Patterson Park to celebrate namesake at 15th anniversary

Scott Broden, The Daily News Journal, August 17, 2018

Dr. James R. Patterson, the name sake of the Community Center, is pictured here in this historic photograph. Patterson Park will be celebrating it’s 15 year anniversary for the new Community Center, on Saturday Aug. 18, 2018. Helen Comer / DNJ

Patterson Park Community Center will honor its namesake dentist when it celebrates the 15th anniversary of the expanded recreation center Saturday.

“He was a servant leader to the community,” said Gloria Bonner, a retired Middle Tennessee State University administrator.  As a child at Bradley Elementary, Bonner said, she gained life skills by working as an after-school volunteer for Dr. James Patterson.  ‘I would leave the school and walk over to his office.
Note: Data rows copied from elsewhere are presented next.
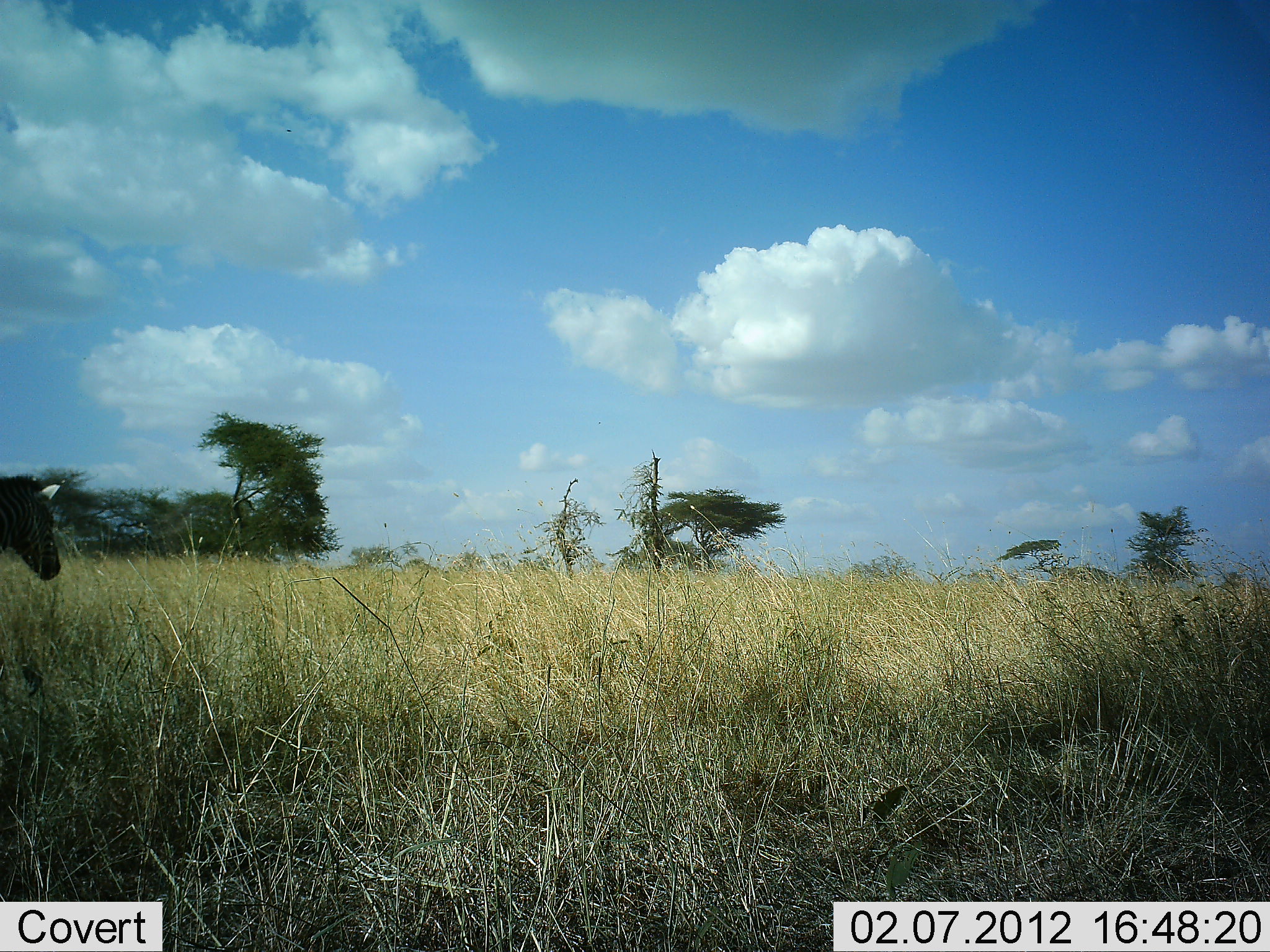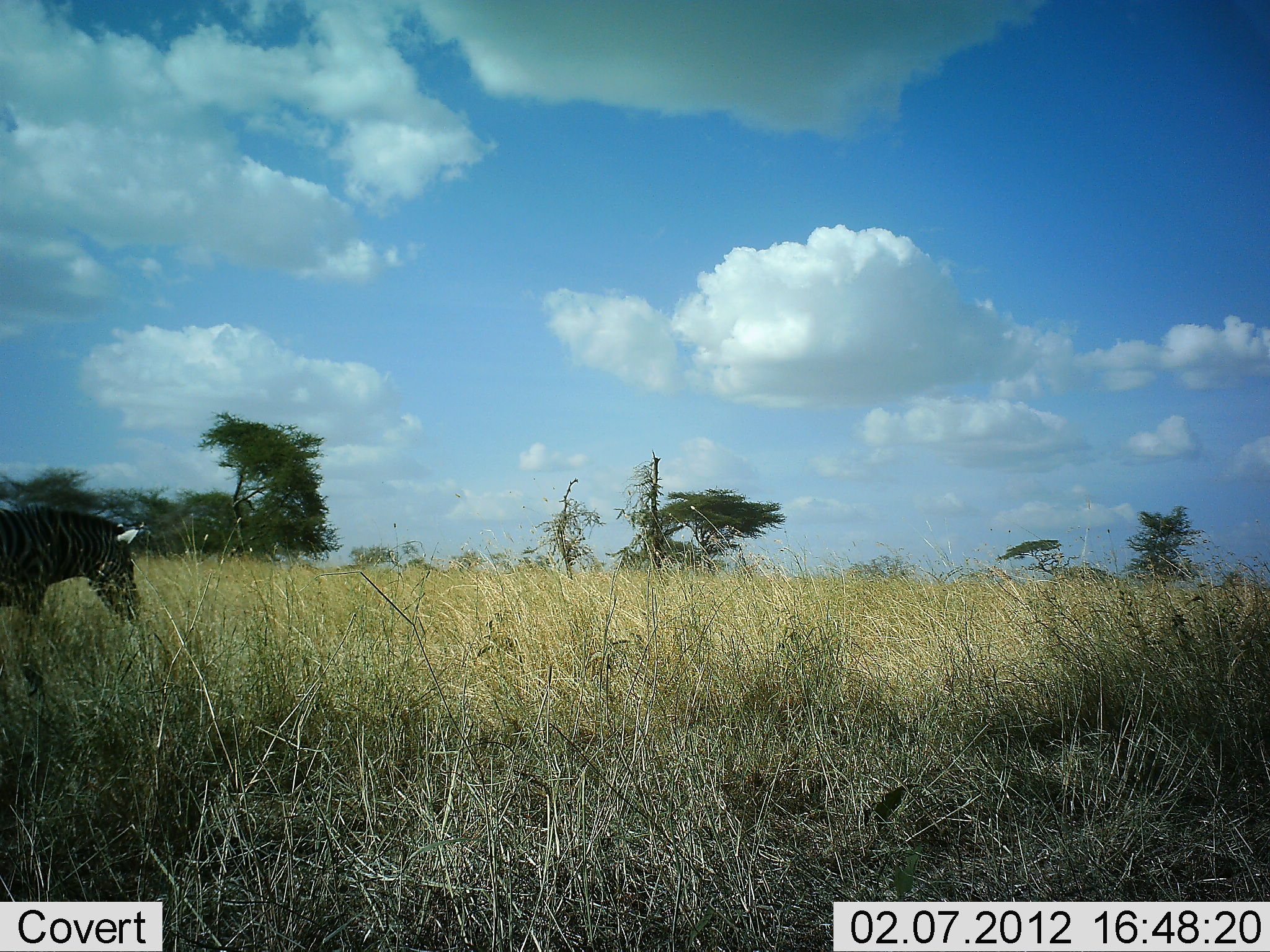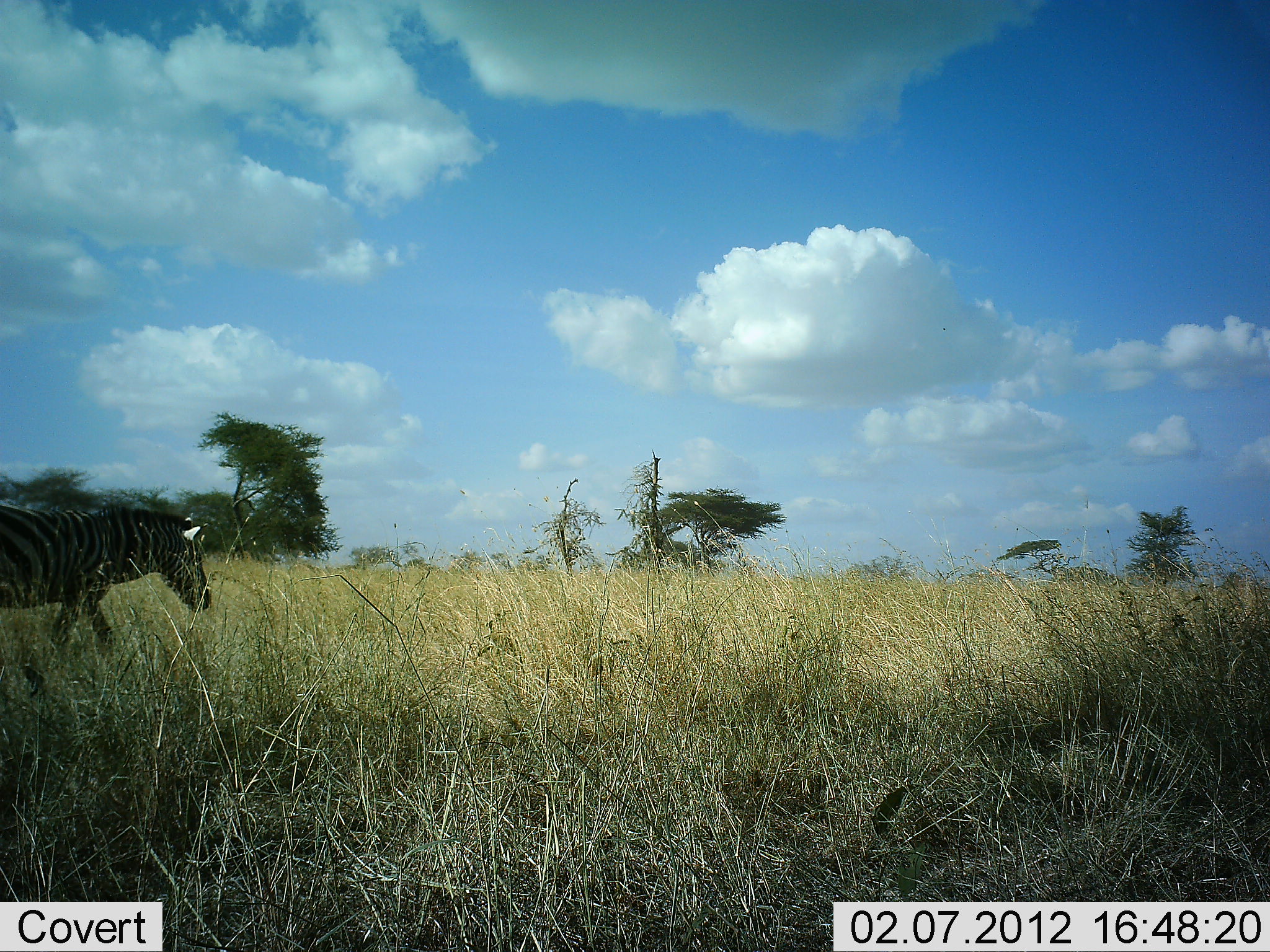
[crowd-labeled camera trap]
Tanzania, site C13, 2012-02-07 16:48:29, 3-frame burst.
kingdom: Animalia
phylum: Chordata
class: Mammalia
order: Perissodactyla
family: Equidae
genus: Equus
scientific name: Equus quagga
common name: plains zebra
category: zebra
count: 1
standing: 6%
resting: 0%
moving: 100%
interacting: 0%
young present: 0%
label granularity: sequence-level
I would sterilize his equipment in the evening.’

Patterson was known for donating dental care for students at Bradley Elementary, which served black children in grades 1-8 before desegregation.

“He touched a lot of lives,” Bonner said.  The dentist died in 1969.

Bonner hopes many will attend the free anniversary event, which will include food, games and music, from 8:30AM to 4:30PM, p.m. at the center, 521 Mercury Blvd. in Murfreesboro.

Patterson Park Community Center originally opened in 1979 as an indoor gathering space with a large mural showing upbeat scenes of a diverse group of people in Murfreesboro.  About two decades later, city officials, including Ron Washington, worked on expansion plans for the center.

Space for meetings, workouts, fun

Today’s center still includes the mural and meeting rooms, as well as the Myrtle Glanton Lord Library, a game room, and a theater for performing arts and speeches.

The center also offers two gyms, two racquetball courts, a walking-running track, two large exercise rooms, equipment for weight training and cardiovascular workouts, and an indoor pool with fountains for younger children, a tall slide with loops and lap swimming.

Outdoors, the center has a playground, picnic pavilions, a multipurpose field and courts that can be used for basketball or tennis.

Before working on plans for the center, Washington served on the city’s planning commission.  He accepted appointment from former Mayor Joe B. Jackson to lead the committee that planned for the expansion of the center.

Other committee members included Bonner, former Vice Mayor Chris Bratcher, Fred Beneby and the late Melvin Hughes, who was pastor at Allen Chapel A.M.E. Church.

‘I appreciate all of the committee members,’ said Washington, another former vice mayor and longtime member of the Murfreesboro City Council.

Patterson Park Community Center sits where the old football field used to be for Holloway High School, a campus that served black students before desegregation, recalled Bonner, ‘a proud graduate of the last class in 1968.’

‘We got all the discarded books,’ said Bonner, who is pleased that schools, like Patterson Park, serve a diverse group of families these days.

Coordinator grew up in neighborhood Pierre Lyons grew up excelling in sports in the neighborhoods near the center before becoming a professional baseball player for the Cincinnati Reds minor league teams from 1973 to 1978.  He then became a teacher and coach for 35 years, including 23 at Oakland High School in Murfreesboro.

Since December 2013, Lyons has worked at the center and is now the recreation facility coordinator of operations at Patterson Park.

‘There ain’t no place like home,’ he said.  ‘I’ve been blessed with three great jobs, and this is the best one I’ve had.’

Lyons has his own memories of Dr. James Patterson.

‘I can remember him as a dentist when I had to have a tooth pulled,’ Lyons recalled.  ‘I was a teenager at that time.  I know I hollered, and I cried.  It hurt.’

Patterson was ‘champion for the community’

Lyons hopes children will learn about and appreciate the namesake of the center.  A plaque about Dr. James Patterson near the main entrance describes how Patterson sought to improve race relations and human relations, Lyons said.

‘I want to continue his legacy with his intent and sentiment,’ Lyons said.

Bonner recalled that the dentist would provide emergency services at any time at his home office, and accept cooked beans or other meals as payment from neighbors who had little spare money.

‘He understood the needs of the community, and he advocated for the community,’ Bonner said.  ‘He was a great champion for the community.’